OBJECTIVE: Reproduce every line, starting at the one that contains "How far is blue" and ending at the last line of the data, exactly as it stands; pictures are omitted.

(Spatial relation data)

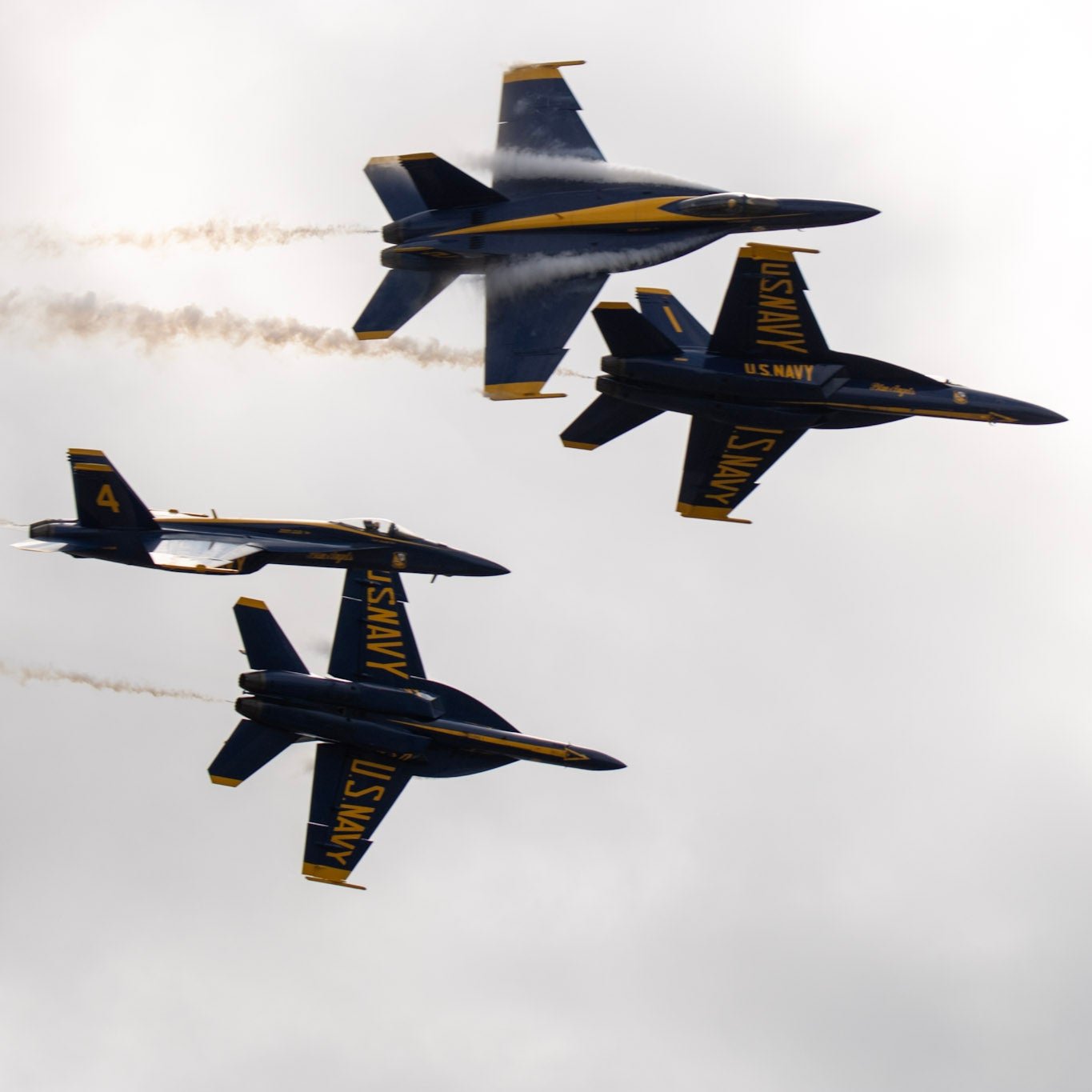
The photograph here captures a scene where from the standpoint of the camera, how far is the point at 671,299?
56.6m

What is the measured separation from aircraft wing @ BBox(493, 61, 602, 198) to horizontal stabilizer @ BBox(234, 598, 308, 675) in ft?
39.1

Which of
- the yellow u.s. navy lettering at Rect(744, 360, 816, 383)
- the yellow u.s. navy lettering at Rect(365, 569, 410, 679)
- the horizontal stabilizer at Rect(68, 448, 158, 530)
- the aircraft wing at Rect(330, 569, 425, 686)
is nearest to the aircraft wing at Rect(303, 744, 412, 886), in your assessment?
the aircraft wing at Rect(330, 569, 425, 686)

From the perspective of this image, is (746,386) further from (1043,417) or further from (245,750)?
(245,750)

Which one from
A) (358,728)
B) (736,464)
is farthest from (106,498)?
(736,464)

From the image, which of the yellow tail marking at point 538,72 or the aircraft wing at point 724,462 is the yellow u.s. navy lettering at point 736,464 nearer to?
the aircraft wing at point 724,462

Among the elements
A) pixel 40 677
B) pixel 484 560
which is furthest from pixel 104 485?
pixel 484 560

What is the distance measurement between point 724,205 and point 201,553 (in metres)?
15.6

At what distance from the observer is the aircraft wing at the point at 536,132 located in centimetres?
5853

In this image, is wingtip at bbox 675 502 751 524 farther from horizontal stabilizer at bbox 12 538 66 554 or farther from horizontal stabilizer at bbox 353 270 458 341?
horizontal stabilizer at bbox 12 538 66 554

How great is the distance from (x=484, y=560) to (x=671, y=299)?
9.08 metres

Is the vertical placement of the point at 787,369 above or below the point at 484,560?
above

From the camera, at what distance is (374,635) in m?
58.0

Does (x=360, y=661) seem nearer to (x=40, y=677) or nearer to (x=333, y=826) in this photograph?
(x=333, y=826)

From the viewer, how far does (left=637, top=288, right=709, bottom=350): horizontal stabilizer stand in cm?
5581
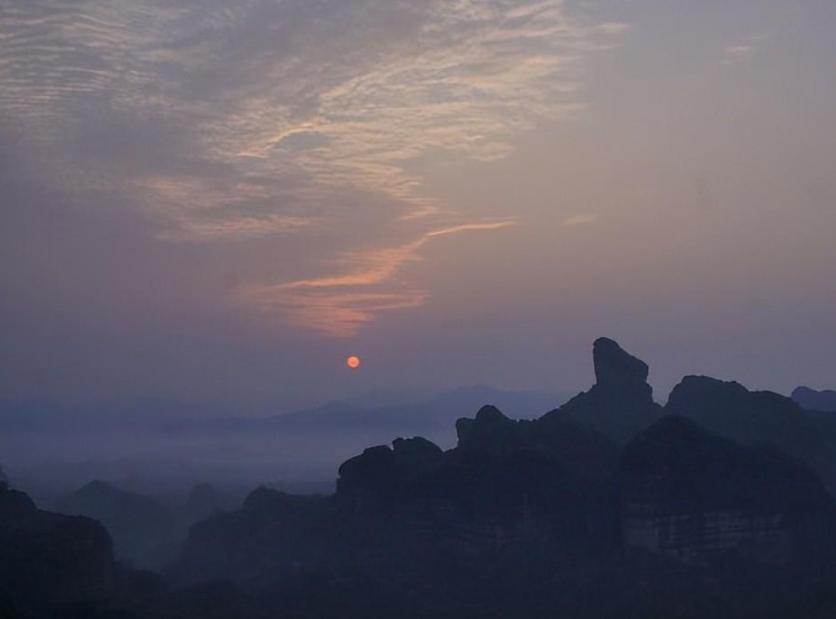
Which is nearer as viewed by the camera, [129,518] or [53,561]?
[53,561]

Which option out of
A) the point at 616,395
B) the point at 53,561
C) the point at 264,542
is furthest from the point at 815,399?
the point at 53,561

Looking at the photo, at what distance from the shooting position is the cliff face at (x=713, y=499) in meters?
84.0

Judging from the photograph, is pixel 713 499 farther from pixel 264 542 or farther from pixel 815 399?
pixel 815 399

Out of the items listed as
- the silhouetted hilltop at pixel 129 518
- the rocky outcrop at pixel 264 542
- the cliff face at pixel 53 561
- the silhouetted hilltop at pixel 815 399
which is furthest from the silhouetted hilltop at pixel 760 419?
the silhouetted hilltop at pixel 129 518

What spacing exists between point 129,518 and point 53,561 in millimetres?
96688

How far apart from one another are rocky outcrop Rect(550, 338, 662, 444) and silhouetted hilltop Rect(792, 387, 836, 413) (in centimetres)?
4346

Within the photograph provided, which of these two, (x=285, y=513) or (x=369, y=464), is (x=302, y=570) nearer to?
(x=369, y=464)

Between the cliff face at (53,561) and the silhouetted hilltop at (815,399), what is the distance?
117 meters

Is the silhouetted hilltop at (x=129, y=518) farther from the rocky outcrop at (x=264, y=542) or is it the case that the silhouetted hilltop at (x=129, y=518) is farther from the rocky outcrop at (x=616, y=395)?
the rocky outcrop at (x=616, y=395)

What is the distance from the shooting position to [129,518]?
16212 centimetres

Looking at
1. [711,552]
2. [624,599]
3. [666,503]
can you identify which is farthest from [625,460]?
[624,599]

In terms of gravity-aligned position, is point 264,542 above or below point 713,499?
below

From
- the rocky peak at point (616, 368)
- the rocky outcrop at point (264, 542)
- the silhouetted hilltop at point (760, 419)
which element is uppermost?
the rocky peak at point (616, 368)

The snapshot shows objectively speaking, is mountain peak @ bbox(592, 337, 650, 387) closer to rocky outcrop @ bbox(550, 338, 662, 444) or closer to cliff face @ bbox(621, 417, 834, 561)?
rocky outcrop @ bbox(550, 338, 662, 444)
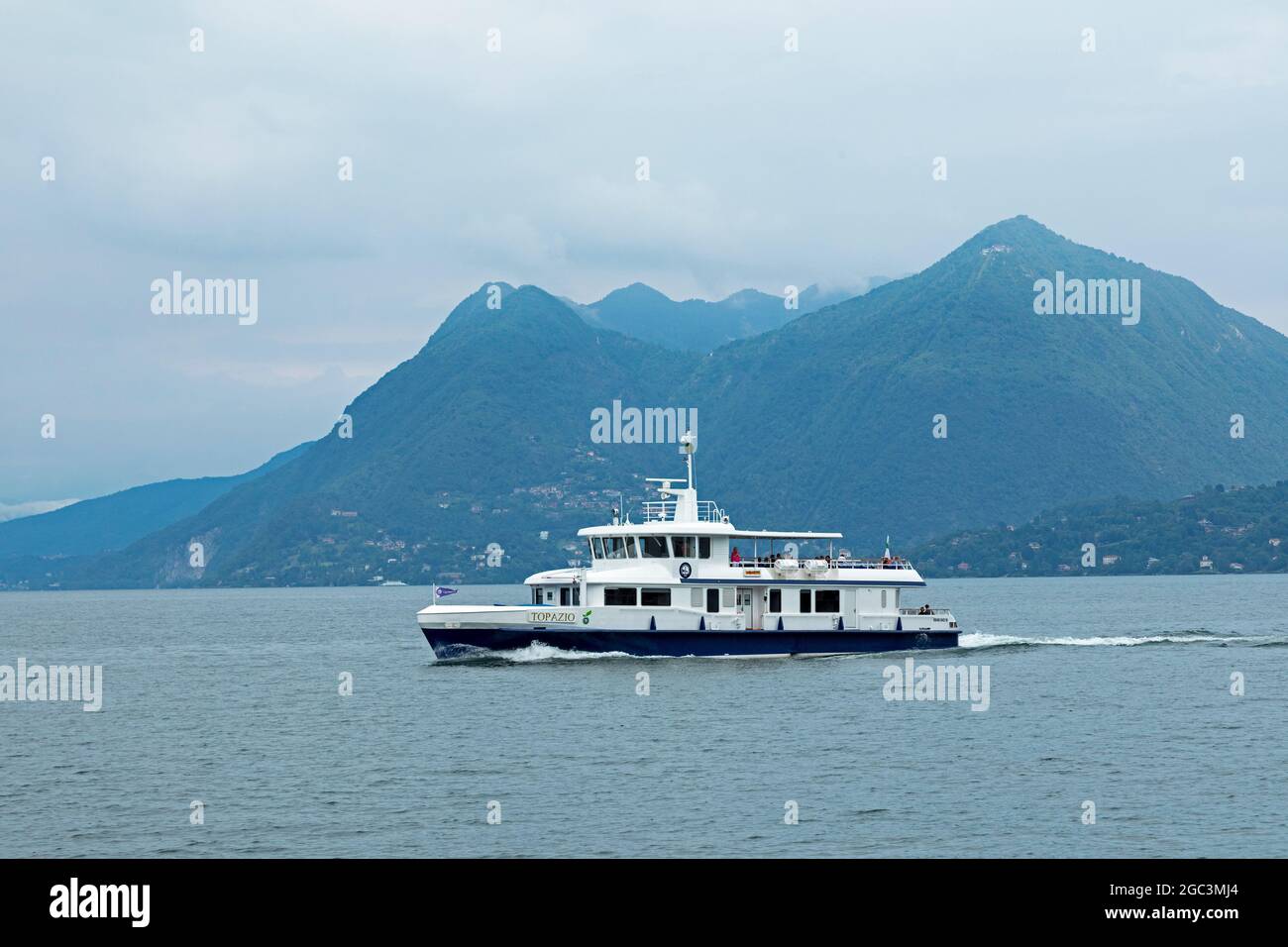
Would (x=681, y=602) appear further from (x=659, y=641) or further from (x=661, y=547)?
(x=661, y=547)

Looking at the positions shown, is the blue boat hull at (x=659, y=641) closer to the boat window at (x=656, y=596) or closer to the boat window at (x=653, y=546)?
the boat window at (x=656, y=596)

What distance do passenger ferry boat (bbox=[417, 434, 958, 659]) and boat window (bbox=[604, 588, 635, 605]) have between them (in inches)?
1.6

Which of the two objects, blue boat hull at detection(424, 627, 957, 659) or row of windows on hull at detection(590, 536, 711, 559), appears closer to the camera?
blue boat hull at detection(424, 627, 957, 659)

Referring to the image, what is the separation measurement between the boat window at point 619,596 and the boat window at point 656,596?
45 centimetres

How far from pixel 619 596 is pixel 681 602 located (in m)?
2.57

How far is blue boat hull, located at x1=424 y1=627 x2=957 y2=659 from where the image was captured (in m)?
60.3

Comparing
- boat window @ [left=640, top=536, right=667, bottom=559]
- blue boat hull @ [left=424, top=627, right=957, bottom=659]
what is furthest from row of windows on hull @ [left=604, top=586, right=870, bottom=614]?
boat window @ [left=640, top=536, right=667, bottom=559]

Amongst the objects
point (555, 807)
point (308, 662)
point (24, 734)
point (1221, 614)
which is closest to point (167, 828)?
point (555, 807)

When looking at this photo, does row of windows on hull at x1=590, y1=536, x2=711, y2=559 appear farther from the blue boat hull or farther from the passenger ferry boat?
the blue boat hull

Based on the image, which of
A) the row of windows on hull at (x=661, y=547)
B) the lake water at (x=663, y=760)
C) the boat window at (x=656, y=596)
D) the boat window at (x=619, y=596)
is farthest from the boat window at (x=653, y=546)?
the lake water at (x=663, y=760)

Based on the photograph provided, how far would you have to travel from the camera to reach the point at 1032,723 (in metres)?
48.4

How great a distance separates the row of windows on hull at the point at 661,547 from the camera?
199 ft
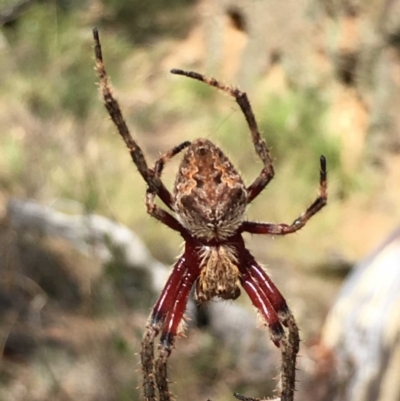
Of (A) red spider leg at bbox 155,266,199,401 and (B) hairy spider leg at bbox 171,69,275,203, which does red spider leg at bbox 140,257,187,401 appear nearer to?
(A) red spider leg at bbox 155,266,199,401

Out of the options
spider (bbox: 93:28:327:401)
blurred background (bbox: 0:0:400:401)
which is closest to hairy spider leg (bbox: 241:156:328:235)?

RESULT FOR THIS TASK:
How far is blue boat hull, located at x1=424 y1=627 x2=957 y2=659 from where the image was captured (in m)?
60.3

Comparing
- boat window @ [left=640, top=536, right=667, bottom=559]
- blue boat hull @ [left=424, top=627, right=957, bottom=659]
what is furthest from row of windows on hull @ [left=604, top=586, right=870, bottom=614]?
boat window @ [left=640, top=536, right=667, bottom=559]

Amongst the objects
point (555, 807)
point (308, 662)
point (24, 734)
point (1221, 614)
which is closest to point (167, 828)?
point (555, 807)

When looking at this photo, does row of windows on hull at x1=590, y1=536, x2=711, y2=559 appear farther from the blue boat hull or farther from the passenger ferry boat?
the blue boat hull

Based on the image, which of
A) the row of windows on hull at (x=661, y=547)
B) the lake water at (x=663, y=760)
C) the boat window at (x=656, y=596)
D) the boat window at (x=619, y=596)
is farthest from the boat window at (x=653, y=546)?
the lake water at (x=663, y=760)

Based on the photograph provided, how far would you have to travel from the camera to reach the point at 1032,723 (in metres)?
48.4

How great a distance separates the row of windows on hull at the point at 661,547 from the camera?
199 ft
Of (A) red spider leg at bbox 155,266,199,401 and (B) hairy spider leg at bbox 171,69,275,203, which does red spider leg at bbox 140,257,187,401 appear nearer to?
(A) red spider leg at bbox 155,266,199,401

Out of the options
spider (bbox: 93:28:327:401)
blurred background (bbox: 0:0:400:401)
which is closest to hairy spider leg (bbox: 241:156:328:235)?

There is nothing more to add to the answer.